Brief 1 =
List the types of digestive cancer named in the introduction about cancer and electronic health records.
Brief 2 =
Pick up the introduction about cancer and electronic health records after its last sentence and continue it.

---------- Exercise passage

1. Introduction
Despite remarkable advances in diagnosis and treatment, cancer remains a major challenge for public health. In Spain, the last large epidemiologic study published showed that cancer is the second cause of death after cardiovascular diseases [
1]. More specifically, digestive cancer (including esophagus, gastric, hepato-biliary, pancreatic, and colorectal) is among the top 10 in number of deaths, accounting for 36% of all cancer-related deaths [
1]. Further, colorectal cancer is the third most common type of cancer among men and the second among women, resulting in the highest cancer incidence when both sexes are considered [
1].
Electronic health records (EHRs) stored in automated databases have long been used as a key source of information in pharmacoepidemiology [
2]. EHRs gather longitudinal health data such as signs and symptoms, procedures, or drug prescriptions, among others, recorded by physicians as part of their daily routine. However, EHRs are intended for medical care rather than research [
3], so for the latter purpose, researchers must address issues such as diagnostic inconsistency or ambiguity, or the analysis of unstructured data to ensure the validity of the outcomes of interest [
4,
5,
6]. Furthermore, when databases are not linked with an external source, such as specialized care or cancer and mortality registries, the validity of the outcome relies exclusively on the records maintained by the physician [
7], which may lead to misclassification in specific environments. In Spain, primary care physicians (PCPs) are the gatekeepers to specialized care, and patients eventually visit PCPs to monitor their diseases and health problems, even if they were diagnosed with specialized care. BIFAP (“Base de datos para la Investigación Farmacoepidemio-lógica en el Ámbito Público”;
www.bifap.org, accessed on 4 December 2023) is a Spanish database mainly comprised of EHRs from primary care, so the study of outcomes from specialized care requires prior validation.
Case-finding algorithms based on codes from medical dictionaries, in some cases, also enriched with other supporting information from clinical notes in free text, are commonly used for mining electronic databases [
8,
9]. In order to ensure the validity and reproducibility of these algorithms, it is important that authors declare the code lists used to define the outcomes and assess the accuracy of the algorithms via comparison against a gold standard, such as a manual review of the EHRs. Moreover, mining large electronic databases could return a huge number of potential outcomes, rendering the manual review of EHRs highly impractical; therefore, designing efficient validation strategies is also crucial.

--------------------
---------- Given entries

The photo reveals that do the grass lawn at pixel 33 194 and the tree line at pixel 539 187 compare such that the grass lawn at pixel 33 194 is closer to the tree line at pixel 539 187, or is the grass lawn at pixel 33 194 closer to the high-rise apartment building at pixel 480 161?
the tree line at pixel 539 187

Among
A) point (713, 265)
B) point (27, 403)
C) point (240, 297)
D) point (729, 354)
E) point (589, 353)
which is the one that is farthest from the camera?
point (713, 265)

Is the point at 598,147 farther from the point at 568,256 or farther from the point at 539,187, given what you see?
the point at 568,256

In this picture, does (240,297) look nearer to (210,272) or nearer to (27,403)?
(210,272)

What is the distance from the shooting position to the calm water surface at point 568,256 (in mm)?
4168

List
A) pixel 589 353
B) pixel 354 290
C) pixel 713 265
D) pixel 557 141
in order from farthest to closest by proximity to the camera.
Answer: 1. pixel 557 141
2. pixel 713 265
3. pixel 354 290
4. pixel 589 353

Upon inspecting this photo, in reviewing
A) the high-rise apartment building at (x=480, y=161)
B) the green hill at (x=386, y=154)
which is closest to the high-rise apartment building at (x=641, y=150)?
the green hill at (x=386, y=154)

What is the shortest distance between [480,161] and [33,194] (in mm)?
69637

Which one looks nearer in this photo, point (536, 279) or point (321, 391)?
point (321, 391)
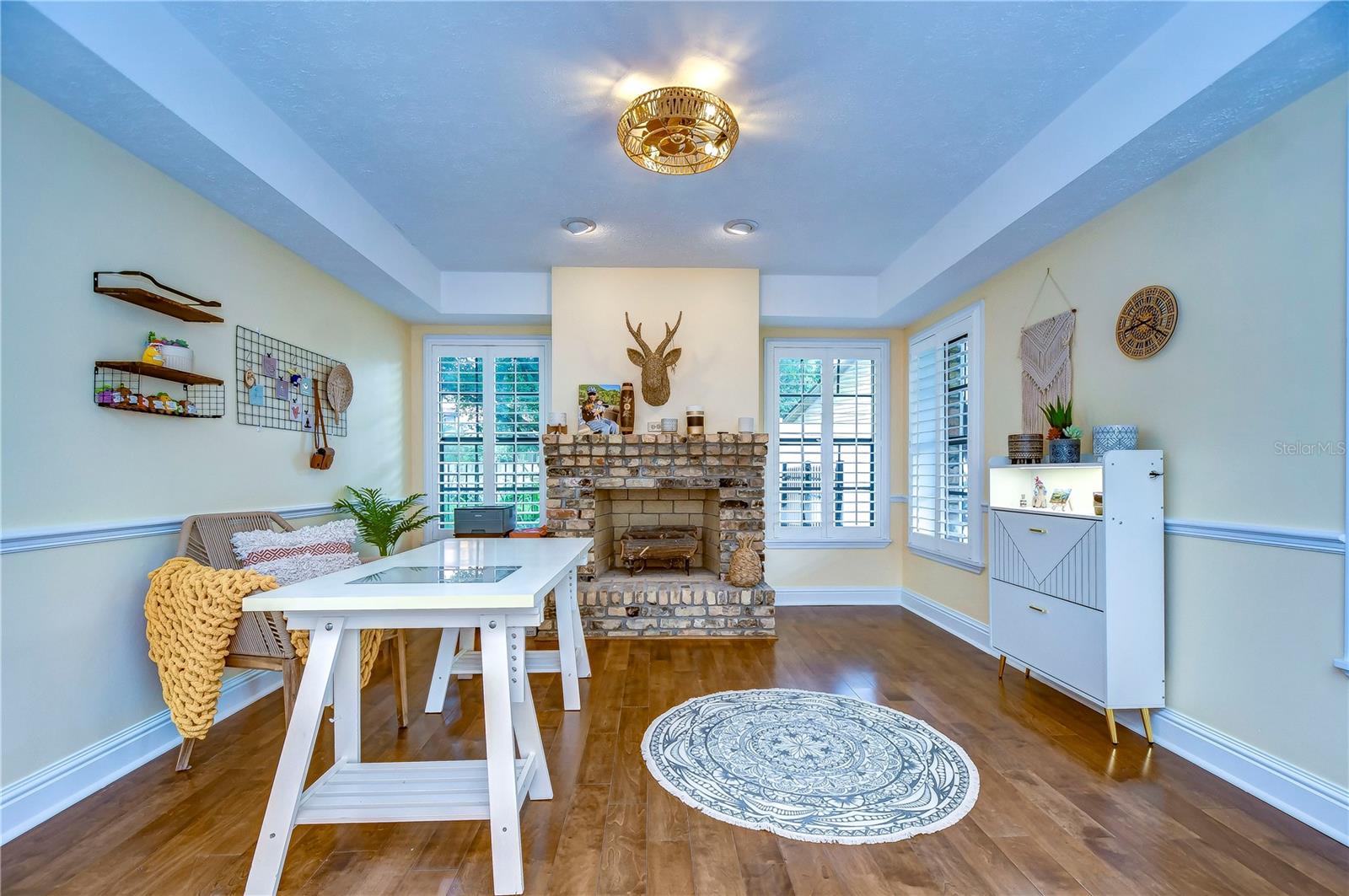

--------------------

Written answer 1 =
Esophagus, gastric, hepato-biliary, pancreatic, and colorectal.

Written answer 2 =
In the context of a previous study about chemoprevention of colorectal cancer (CRC) in the BIFAP, our research group developed a validation strategy based on the clustering of potential cases according to the recorded information and the manual review of a random sample of the EHRs from each cluster. Finally, the results from the samples were extrapolated to the whole cluster when a high positive predictive value (PPV) was reached [
10].
In the present study, we aimed to build case-finding algorithms to identify the incident cases of digestive cancer, including esophageal, gastric, hepato-biliary, pancreatic, and colorectal cancer, tailored to the characteristics of the BIFAP, and to design an efficient validation strategy to reduce the requirements of time and human resources. Finally, as an external validation method, we compared the age and sex standardized incidence rates (SIRs) in the BIFAP with those reported by the Spanish Network of Cancer Registries (REDECAN) to ensure the suitability of the database for the research of an outcome like digestive cancer.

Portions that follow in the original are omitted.